:: What is expected ::
Print each of the lines below word for word, and leave out the pictures.

:: Provided records ::
══════════════════════════════

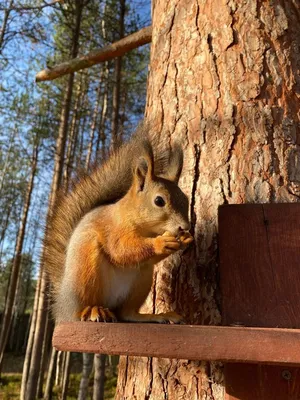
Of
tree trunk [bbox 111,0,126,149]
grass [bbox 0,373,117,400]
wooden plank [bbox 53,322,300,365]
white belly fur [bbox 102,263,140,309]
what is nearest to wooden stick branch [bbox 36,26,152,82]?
white belly fur [bbox 102,263,140,309]

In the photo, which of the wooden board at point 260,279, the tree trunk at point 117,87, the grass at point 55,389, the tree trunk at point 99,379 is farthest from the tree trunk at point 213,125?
the grass at point 55,389

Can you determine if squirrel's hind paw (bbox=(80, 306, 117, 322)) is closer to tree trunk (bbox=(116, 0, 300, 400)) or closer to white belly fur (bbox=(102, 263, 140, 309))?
white belly fur (bbox=(102, 263, 140, 309))

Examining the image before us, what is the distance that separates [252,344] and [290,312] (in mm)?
309

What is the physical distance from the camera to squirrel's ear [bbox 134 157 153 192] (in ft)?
3.74

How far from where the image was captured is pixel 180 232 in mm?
1054

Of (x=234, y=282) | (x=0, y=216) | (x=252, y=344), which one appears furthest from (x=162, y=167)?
(x=0, y=216)

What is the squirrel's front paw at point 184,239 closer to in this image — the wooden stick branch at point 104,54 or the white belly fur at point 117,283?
the white belly fur at point 117,283

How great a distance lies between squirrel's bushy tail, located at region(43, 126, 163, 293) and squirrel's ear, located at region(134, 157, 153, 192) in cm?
6

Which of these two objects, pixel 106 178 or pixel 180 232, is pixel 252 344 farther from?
pixel 106 178

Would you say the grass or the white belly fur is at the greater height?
the white belly fur

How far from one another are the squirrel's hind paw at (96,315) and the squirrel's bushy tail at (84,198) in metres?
0.22

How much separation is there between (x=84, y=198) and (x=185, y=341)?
60 cm

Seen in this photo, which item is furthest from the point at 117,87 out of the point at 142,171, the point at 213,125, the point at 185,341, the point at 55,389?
the point at 55,389

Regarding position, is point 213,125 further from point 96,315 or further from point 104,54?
point 104,54
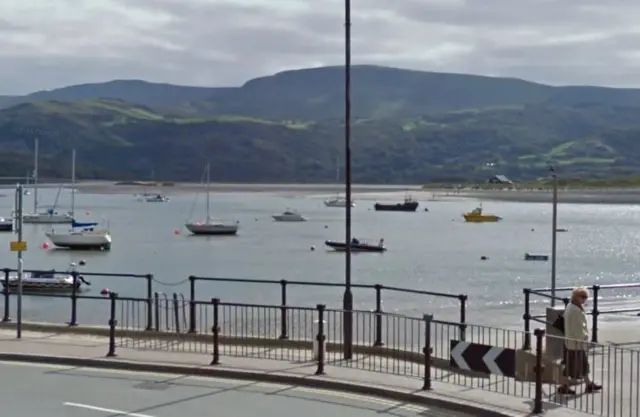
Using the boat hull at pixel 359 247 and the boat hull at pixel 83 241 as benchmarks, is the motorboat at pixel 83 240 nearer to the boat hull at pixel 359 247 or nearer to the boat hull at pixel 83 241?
the boat hull at pixel 83 241

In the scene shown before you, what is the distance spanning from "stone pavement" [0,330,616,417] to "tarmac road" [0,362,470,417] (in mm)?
439

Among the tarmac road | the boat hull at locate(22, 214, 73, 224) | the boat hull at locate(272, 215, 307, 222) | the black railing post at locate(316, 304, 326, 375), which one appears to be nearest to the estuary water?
the boat hull at locate(272, 215, 307, 222)

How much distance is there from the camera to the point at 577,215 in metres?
164

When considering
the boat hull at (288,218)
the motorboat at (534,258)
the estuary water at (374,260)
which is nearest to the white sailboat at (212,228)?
the estuary water at (374,260)

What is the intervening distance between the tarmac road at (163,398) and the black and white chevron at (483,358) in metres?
0.96

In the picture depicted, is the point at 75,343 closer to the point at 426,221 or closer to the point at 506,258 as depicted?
the point at 506,258

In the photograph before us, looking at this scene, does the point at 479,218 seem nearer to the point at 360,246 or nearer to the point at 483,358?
the point at 360,246

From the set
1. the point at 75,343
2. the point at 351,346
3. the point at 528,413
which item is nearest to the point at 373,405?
the point at 528,413

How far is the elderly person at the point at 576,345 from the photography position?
14641 millimetres

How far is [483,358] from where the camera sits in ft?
47.6

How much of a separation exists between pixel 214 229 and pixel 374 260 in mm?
33022

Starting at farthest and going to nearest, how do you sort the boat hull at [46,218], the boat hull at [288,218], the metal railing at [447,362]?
the boat hull at [288,218] → the boat hull at [46,218] → the metal railing at [447,362]

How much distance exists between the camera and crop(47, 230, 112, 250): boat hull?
291ft

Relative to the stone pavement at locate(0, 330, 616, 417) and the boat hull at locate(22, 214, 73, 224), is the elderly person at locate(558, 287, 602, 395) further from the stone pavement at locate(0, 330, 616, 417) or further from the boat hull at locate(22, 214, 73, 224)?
the boat hull at locate(22, 214, 73, 224)
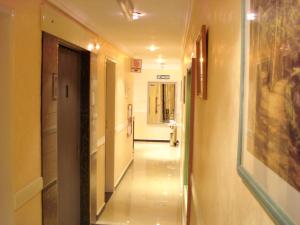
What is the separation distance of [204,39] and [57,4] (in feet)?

══════════════════════════════

:: Task answer ::
Of
tree trunk [bbox 111,0,126,149]
grass [bbox 0,373,117,400]
wooden plank [bbox 53,322,300,365]
white belly fur [bbox 102,263,140,309]
what is nearest to wooden stick branch [bbox 36,26,152,82]?
white belly fur [bbox 102,263,140,309]

In the photo, which of the wooden board at point 260,279, the tree trunk at point 117,87, the grass at point 55,389, the tree trunk at point 99,379 is farthest from the tree trunk at point 213,125?
the grass at point 55,389

Can you determine if squirrel's hind paw (bbox=(80, 306, 117, 322)) is closer to tree trunk (bbox=(116, 0, 300, 400)) or closer to white belly fur (bbox=(102, 263, 140, 309))?
white belly fur (bbox=(102, 263, 140, 309))

Examining the image before us, what is the distance that separates [252,344] and [290,312] (in mm)?
309

What is the physical distance from the camera to squirrel's ear [bbox 134 157 153 192] (in ft)?
3.74

How far from where the image was captured is pixel 180 232 in mm?
1054

Of (x=234, y=282) | (x=0, y=216) | (x=252, y=344), which one appears furthest from (x=162, y=167)?
(x=0, y=216)

What is the squirrel's front paw at point 184,239 closer to in this image — the wooden stick branch at point 104,54 or the white belly fur at point 117,283?
the white belly fur at point 117,283

How great a distance lies between squirrel's bushy tail, located at region(43, 126, 163, 293) and squirrel's ear, located at region(134, 157, 153, 192) in cm?
6

Which of these two objects, pixel 106 178 or pixel 180 232, is pixel 252 344 farther from?
pixel 106 178

Would you say the grass or the white belly fur is at the greater height?
the white belly fur

How far from one another are the squirrel's hind paw at (96,315) and the squirrel's bushy tail at (84,198) in metres?
0.22

How much separation is there between (x=84, y=198) and (x=185, y=341)?
60 cm

Seen in this photo, which item is furthest from the point at 117,87 out of the point at 142,171, the point at 213,125, the point at 185,341, the point at 55,389?
the point at 55,389

Regarding position, is point 213,125 further from point 96,315 or further from point 104,54?
point 104,54
Using the boat hull at pixel 359 247 and the boat hull at pixel 83 241 as benchmarks, is the motorboat at pixel 83 240 nearer to the boat hull at pixel 359 247 or nearer to the boat hull at pixel 83 241?
the boat hull at pixel 83 241

In the scene shown before you, what is the distance spanning from "stone pavement" [0,330,616,417] to "tarmac road" [0,362,470,417] (in mm)?
439

Among the tarmac road | the boat hull at locate(22, 214, 73, 224) | the boat hull at locate(272, 215, 307, 222) | the black railing post at locate(316, 304, 326, 375), which one appears to be nearest to the estuary water?
the boat hull at locate(272, 215, 307, 222)

How much distance is there from the camera to the point at 577,215 in metres?
164

When considering
the boat hull at (288,218)
the motorboat at (534,258)
the estuary water at (374,260)
which is nearest to the white sailboat at (212,228)?
the estuary water at (374,260)

What is the intervening distance between the tarmac road at (163,398) and the black and white chevron at (483,358) in metres?
0.96

In the picture depicted, is the point at 75,343 closer to the point at 426,221 or closer to the point at 506,258 as depicted?
the point at 506,258

In the photograph before us, looking at this scene, does the point at 479,218 seem nearer to the point at 360,246 or nearer to the point at 483,358?
the point at 360,246

From the set
1. the point at 75,343
2. the point at 351,346
3. the point at 528,413
which item is nearest to the point at 373,405?
the point at 528,413

How far is the elderly person at the point at 576,345 from the photography position?
14641 millimetres

How far is [483,358] from where the camera sits in ft?
47.6

How much of a separation exists between pixel 214 229 and pixel 374 260 in mm?
33022

Starting at farthest and going to nearest, how do you sort the boat hull at [46,218], the boat hull at [288,218], the metal railing at [447,362]?
the boat hull at [288,218] → the boat hull at [46,218] → the metal railing at [447,362]

How much distance exists between the camera and crop(47, 230, 112, 250): boat hull?
291ft

Relative to the stone pavement at locate(0, 330, 616, 417) and the boat hull at locate(22, 214, 73, 224), is the elderly person at locate(558, 287, 602, 395) further from the stone pavement at locate(0, 330, 616, 417) or further from the boat hull at locate(22, 214, 73, 224)?
the boat hull at locate(22, 214, 73, 224)
What is the separation distance of [204,39] and [57,4] (in feet)?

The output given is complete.